Ao propor o uso de hidratante associado a diurético como nova terapia a esse quadro de intoxicação, Ortolani, portanto, tenta produzir temporariamente em todos os animais com excesso de amônia o mesmo tipo de proteção natural a essa substância que, de outra forma, permaneceria um privilégio de poucos bichos. Durante seu mestrado, veterinária Sandra Satiko Kitamura verificou que cerca de 60% dos ratos intoxicados por amônia sobreviveram a esse quadro clínico com o emprego de diurético e hidratante, contra apenas 6% entre os roedores que não receberam tratamento.

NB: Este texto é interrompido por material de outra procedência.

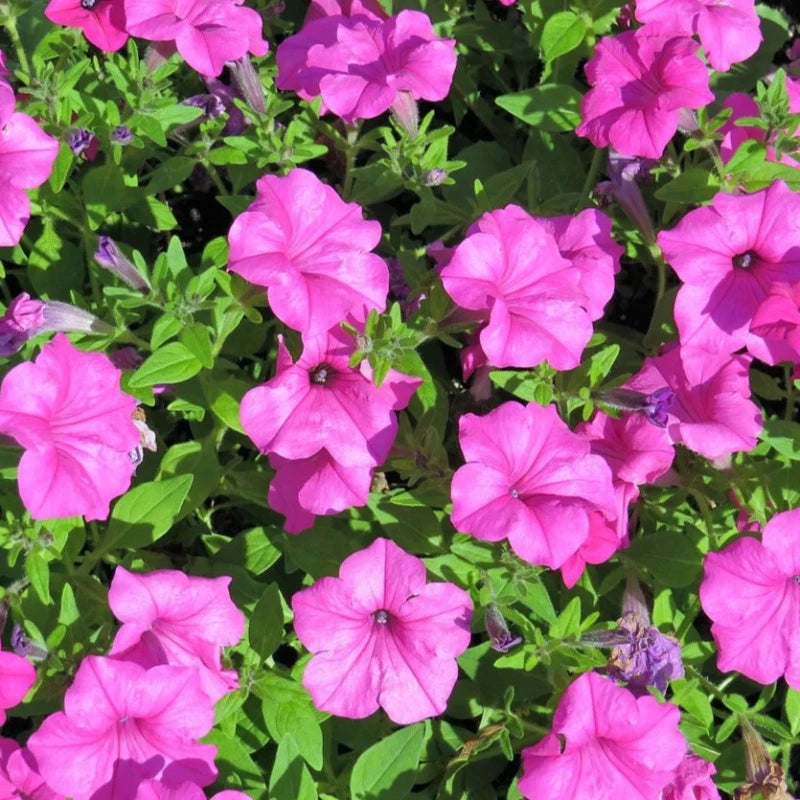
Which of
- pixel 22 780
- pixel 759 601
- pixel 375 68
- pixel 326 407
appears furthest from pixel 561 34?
pixel 22 780

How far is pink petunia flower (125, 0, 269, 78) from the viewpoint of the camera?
2295 millimetres

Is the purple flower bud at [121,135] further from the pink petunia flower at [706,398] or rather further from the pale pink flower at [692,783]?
the pale pink flower at [692,783]

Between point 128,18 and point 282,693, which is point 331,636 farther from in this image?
point 128,18

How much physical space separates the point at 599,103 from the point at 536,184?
29 centimetres

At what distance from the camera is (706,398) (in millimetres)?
2305

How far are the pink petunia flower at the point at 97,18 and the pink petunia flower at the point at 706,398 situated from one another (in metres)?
1.46

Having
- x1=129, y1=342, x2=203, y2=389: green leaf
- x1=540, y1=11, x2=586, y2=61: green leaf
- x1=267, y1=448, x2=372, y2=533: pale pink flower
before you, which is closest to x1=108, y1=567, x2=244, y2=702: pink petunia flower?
x1=267, y1=448, x2=372, y2=533: pale pink flower

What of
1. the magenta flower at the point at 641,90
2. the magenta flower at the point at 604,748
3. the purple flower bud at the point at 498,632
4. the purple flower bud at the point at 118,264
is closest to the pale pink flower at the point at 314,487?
the purple flower bud at the point at 498,632

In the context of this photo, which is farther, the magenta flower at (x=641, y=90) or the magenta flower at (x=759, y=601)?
the magenta flower at (x=641, y=90)

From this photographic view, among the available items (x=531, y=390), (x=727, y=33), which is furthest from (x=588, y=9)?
(x=531, y=390)

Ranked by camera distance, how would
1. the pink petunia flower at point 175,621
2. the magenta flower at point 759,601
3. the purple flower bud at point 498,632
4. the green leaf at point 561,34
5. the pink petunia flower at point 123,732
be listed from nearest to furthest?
the pink petunia flower at point 123,732
the pink petunia flower at point 175,621
the purple flower bud at point 498,632
the magenta flower at point 759,601
the green leaf at point 561,34

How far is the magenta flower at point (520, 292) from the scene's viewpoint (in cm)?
203

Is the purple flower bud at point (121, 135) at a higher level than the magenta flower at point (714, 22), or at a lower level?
lower

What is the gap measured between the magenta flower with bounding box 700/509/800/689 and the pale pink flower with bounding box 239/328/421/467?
0.75 metres
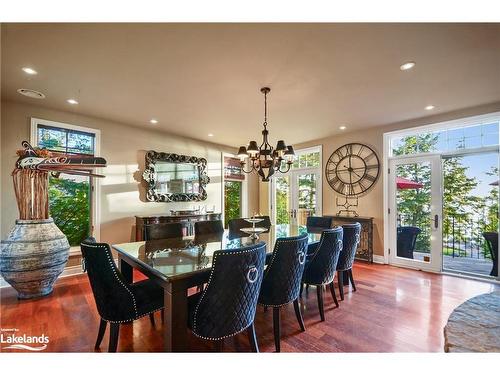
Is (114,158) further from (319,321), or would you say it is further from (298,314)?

“Em experimentos com 25 bovinos com convulsões, nos quais havíamos provocado uma intoxicação similar à que acontece em campo, conseguimos reverter o problema em todos os casos com a nova terapia”, diz Ortolani. “Não perdemos um animal.” Uma hora após terem recebido por via intravenosa a hidratação e o diurético, os animais tratados já haviam eliminado cerca de 30% da amônia que haviam recebido. No tratamento convencional, esse índice é de menos de 3%.

A alta concentração de amônia provoca uma seqüência de eventos que, se não controlados de forma rápida, leva à morte dos animais. Inicialmente, o excesso dessa substância deprime o gado intoxicado e dificulta a sua permanência em pé. O boi sente tremores musculares e perturbações nervosas, pois essa substância interfere em seu cérebro, e acaba indo ao solo. Baba muito, tem dificuldade em engolir e fica desidratado. A amônia provoca o acúmulo de água no pulmão, onde ocorre um edema (acúmulo de água).

“O rúmen pára de funcionar, fica inchado e comprime os outros órgãos”, afirma Ortolani. O início das convulsões é um sinal de que, se não for feito nada para reverter o quadro de intoxicação, o rebanho está na iminência de perder um membro. Com a nova terapia, esses sintomas são controlados em menos tempo. “Os animais tratados com hidratante e diurético restabeleceram mais rapidamente a movimentação do rúmen e o apetite e levantaram mais depressa do solo”, afirma Sandra. O edema pulmonar também foi contornado mais facilmente.

A existência de amônia no rúmen do boi é imprescindível para que a uréia dada ao animal seja realmente fonte de proteína. No gado, como nas ovelhas, o rúmen é a parte do estômago onde a comida é digerida com o auxílio de enzimas produzidas por microrganismos que ali vivem em simbiose. Quando alcança o rúmen, a uréia é transformadas pela ação de uma enzima, a urease, e dá origem a amônia e dióxido de carbono. A partir da amônia, bactérias do rúmen sintetizam proteínas, que vão enriquecer a dieta do boi. O chamado ciclo da uréia é algo, em geral, benéfico à criação. Às vezes, no entanto, ocorre algum problema nesse sistema – mudança de pH no rúmen, dificuldade de ingestão, desbalanceamento da mistura uréia/ração – e o fígado e o sangue não conseguem mais dar conta de neutralizar a presença em excesso de amônia no rúmen. Ocorre, então, a intoxicação.

Para evitar o excesso de amônia no gado, a quantidade de uréia, um sólido no formato de cristais brancos, adicionada à comida dos bovinos não deve exceder 1% da matéria seca da ração ou 3% do concentrado dado aos animais. Em ruminantes não acostumados com esse reforço alimentar, deve ocorrer um processo de adaptação gradual ao suplemento protéico. Caso contrário, o risco de intoxicação é grande. Quando há descontinuidade no fornecimento de uréia, o processo de adaptação tem de ser reiniciado. Se isso não for feito, a intoxicação por amônia pode ocorrer.

Ou seja, qualquer descuido no emprego dessa fonte barata de proteína e os animais podem ficar doentes. Como os ganhos em termos de produtividade são grandes com o uso da uréia – o animal atinge o peso ideal para abate em no máximo três anos, em vez dos tradicionais cinco anos -, os pecuaristas nacionais, donos de cerca de 160 milhões de cabeças de gado, um dos maiores rebanhos do mundo, recorrem cada vez mais a esse reforço alimentar. Nesse contexto, um tratamento mais eficaz contra a intoxicação por amônia, como o proposto por Ortolani, é de fundamental importância para quem trabalha com gado de corte.